- [Exercise instructions] Copy each of the rows below word for word, without changing anything.
===
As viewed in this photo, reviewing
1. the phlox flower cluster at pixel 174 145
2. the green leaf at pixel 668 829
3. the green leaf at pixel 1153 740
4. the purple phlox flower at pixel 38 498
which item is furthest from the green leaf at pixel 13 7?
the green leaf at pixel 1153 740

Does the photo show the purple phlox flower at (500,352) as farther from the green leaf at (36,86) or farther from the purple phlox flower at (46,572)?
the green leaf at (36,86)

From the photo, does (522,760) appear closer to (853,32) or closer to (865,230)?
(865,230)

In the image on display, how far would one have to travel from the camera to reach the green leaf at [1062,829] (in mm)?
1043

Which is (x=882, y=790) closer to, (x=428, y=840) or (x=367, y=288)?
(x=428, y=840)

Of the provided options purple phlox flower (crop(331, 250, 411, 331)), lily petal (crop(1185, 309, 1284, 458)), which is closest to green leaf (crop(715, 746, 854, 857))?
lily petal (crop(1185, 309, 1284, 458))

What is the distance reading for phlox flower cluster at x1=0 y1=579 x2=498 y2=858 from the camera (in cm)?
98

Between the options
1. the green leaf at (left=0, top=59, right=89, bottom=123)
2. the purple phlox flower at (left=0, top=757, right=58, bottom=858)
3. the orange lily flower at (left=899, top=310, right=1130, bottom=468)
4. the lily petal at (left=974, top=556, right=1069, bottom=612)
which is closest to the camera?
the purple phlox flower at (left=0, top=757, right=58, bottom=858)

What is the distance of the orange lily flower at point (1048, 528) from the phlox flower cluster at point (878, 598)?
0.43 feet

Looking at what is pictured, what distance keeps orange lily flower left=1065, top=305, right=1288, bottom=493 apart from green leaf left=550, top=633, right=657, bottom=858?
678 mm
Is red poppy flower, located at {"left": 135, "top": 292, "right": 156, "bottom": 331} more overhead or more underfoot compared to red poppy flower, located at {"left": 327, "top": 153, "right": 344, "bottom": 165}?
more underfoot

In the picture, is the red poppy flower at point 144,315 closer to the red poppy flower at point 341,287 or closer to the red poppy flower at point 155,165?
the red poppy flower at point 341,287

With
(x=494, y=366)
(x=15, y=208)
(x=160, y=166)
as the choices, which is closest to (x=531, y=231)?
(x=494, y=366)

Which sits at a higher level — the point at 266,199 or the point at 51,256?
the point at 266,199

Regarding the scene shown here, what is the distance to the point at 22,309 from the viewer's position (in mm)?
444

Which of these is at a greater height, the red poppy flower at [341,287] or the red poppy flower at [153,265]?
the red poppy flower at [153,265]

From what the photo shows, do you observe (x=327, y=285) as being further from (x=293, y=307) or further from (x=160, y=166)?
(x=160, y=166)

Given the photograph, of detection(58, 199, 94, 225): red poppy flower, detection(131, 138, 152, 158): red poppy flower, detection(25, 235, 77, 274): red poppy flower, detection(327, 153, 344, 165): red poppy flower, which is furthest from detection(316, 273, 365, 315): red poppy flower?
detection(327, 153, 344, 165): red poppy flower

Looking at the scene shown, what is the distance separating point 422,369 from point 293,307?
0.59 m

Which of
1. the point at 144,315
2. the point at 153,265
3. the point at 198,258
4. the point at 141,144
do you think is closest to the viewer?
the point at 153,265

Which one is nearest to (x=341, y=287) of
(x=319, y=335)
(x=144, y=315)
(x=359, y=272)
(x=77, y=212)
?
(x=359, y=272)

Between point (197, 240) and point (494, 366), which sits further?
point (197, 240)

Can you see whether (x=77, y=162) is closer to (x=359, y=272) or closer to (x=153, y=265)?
===
- [Finished task]
As viewed in this photo, reviewing
1. the phlox flower cluster at pixel 174 145
2. the green leaf at pixel 668 829
3. the green leaf at pixel 1153 740
4. the purple phlox flower at pixel 38 498
which item is furthest from the green leaf at pixel 13 7?
the green leaf at pixel 1153 740

Does the photo show the purple phlox flower at (500,352) as farther from the green leaf at (36,86) or farther from the purple phlox flower at (46,572)?
the green leaf at (36,86)

From the photo, does (522,760) appear closer to (853,32) or closer to (865,230)?
(865,230)

In the image on display, how far would one have to travel from the camera to reach the green leaf at [1062,829] (in mm)?
1043

Which is (x=882, y=790) closer to, (x=428, y=840) or (x=367, y=288)?
(x=428, y=840)

Of the provided options purple phlox flower (crop(331, 250, 411, 331)), lily petal (crop(1185, 309, 1284, 458)), which is closest to green leaf (crop(715, 746, 854, 857))?
lily petal (crop(1185, 309, 1284, 458))

What is the distance reading for phlox flower cluster at x1=0 y1=579 x2=498 y2=858 from the camera (in cm)?
98

Between the options
1. the green leaf at (left=0, top=59, right=89, bottom=123)
2. the purple phlox flower at (left=0, top=757, right=58, bottom=858)
3. the orange lily flower at (left=899, top=310, right=1130, bottom=468)
4. the lily petal at (left=974, top=556, right=1069, bottom=612)
which is closest to the camera?
the purple phlox flower at (left=0, top=757, right=58, bottom=858)

What is the distance of the orange lily flower at point (1048, 528) from the phlox flower cluster at point (878, 598)?
0.43 feet

Looking at what is pictured, what distance keeps orange lily flower left=1065, top=305, right=1288, bottom=493 apart from green leaf left=550, top=633, right=657, bottom=858?
678 mm
Is red poppy flower, located at {"left": 135, "top": 292, "right": 156, "bottom": 331} more overhead or more underfoot compared to red poppy flower, located at {"left": 327, "top": 153, "right": 344, "bottom": 165}?
more underfoot

In the picture, is the red poppy flower at point 144,315 closer to the red poppy flower at point 341,287 or closer to the red poppy flower at point 155,165?
the red poppy flower at point 341,287

With
(x=494, y=366)
(x=15, y=208)
(x=160, y=166)
as the choices, which is closest to (x=531, y=231)?
(x=494, y=366)

Which sits at a higher level — the point at 266,199 or the point at 51,256?
the point at 266,199

Regarding the scene shown here, what is the distance to the point at 22,309 from the viewer's position (in mm)?
444

Which of these is at a greater height, the red poppy flower at [341,287] or the red poppy flower at [153,265]?
the red poppy flower at [153,265]

From what the photo shows, do you observe (x=327, y=285) as being further from (x=293, y=307) or further from (x=160, y=166)?
(x=160, y=166)

Given the photograph, of detection(58, 199, 94, 225): red poppy flower, detection(131, 138, 152, 158): red poppy flower, detection(25, 235, 77, 274): red poppy flower, detection(327, 153, 344, 165): red poppy flower, which is furthest from detection(316, 273, 365, 315): red poppy flower?
detection(327, 153, 344, 165): red poppy flower

Looking at the scene shown, what is the distance separating point 422,369 from point 293,307?
0.59 m

Which of
1. the point at 144,315
2. the point at 153,265
3. the point at 198,258
4. the point at 141,144
do you think is closest to the viewer?
the point at 153,265

Which one is nearest to (x=341, y=287) of
(x=319, y=335)
(x=144, y=315)
(x=359, y=272)
(x=77, y=212)
?
(x=359, y=272)

Between point (197, 240) and point (494, 366), which sits further?
point (197, 240)

Can you see whether (x=77, y=162) is closer to (x=359, y=272) or closer to (x=153, y=265)?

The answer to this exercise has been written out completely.